**PROMPT**
Print the line that contains "Considering a range" and every line after it through the last line of the records below, exactly as written and nothing else.
[begin GIVEN DATA]
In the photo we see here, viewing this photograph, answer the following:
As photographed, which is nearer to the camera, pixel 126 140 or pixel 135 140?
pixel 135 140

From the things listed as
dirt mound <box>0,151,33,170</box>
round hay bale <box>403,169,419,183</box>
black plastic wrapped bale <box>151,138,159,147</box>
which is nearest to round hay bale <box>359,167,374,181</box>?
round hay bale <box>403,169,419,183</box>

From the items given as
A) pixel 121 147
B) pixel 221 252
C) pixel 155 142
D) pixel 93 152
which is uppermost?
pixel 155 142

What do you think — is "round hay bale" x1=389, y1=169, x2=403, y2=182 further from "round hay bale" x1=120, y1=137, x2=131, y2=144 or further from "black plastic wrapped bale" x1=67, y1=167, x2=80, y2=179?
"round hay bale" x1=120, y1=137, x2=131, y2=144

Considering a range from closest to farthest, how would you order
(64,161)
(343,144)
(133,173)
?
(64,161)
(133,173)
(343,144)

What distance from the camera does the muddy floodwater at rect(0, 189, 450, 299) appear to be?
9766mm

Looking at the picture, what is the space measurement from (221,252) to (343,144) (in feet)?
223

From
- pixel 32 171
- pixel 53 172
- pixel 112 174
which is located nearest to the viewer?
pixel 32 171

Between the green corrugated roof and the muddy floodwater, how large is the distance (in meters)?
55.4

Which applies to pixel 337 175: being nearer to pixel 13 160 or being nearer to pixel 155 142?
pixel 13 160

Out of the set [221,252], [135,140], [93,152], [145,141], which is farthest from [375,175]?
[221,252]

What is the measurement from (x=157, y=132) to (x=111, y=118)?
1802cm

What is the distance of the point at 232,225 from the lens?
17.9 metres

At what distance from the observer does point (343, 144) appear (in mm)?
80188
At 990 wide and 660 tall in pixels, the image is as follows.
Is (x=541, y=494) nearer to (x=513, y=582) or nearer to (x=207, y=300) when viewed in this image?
[end GIVEN DATA]
**EXPECTED ANSWER**
Considering a range from closest to farthest, how would you order
(64,161)
(343,144)
(133,173)
?
(64,161)
(133,173)
(343,144)

What distance from the camera does the muddy floodwater at rect(0, 189, 450, 299) appear to be?
9766mm

Looking at the picture, what is the space measurement from (221,252) to (343,144) (in feet)?
223

From
- pixel 32 171
- pixel 53 172
- pixel 112 174
which is located nearest to the viewer?
pixel 32 171

Between the green corrugated roof and the muddy floodwater, how large is the distance (in meters)?
55.4

Which applies to pixel 337 175: being nearer to pixel 13 160 or being nearer to pixel 155 142?
pixel 13 160

Out of the set [221,252], [135,140], [93,152], [145,141], which is farthest from [375,175]?
[221,252]

What is the measurement from (x=157, y=132) to (x=111, y=118)?
1802cm

What is the distance of the point at 232,225 from the lens?
17.9 metres

At what distance from the observer does point (343, 144) appear (in mm)?
80188
At 990 wide and 660 tall in pixels, the image is as follows.
Is (x=541, y=494) nearer to (x=513, y=582) or nearer to (x=207, y=300) when viewed in this image?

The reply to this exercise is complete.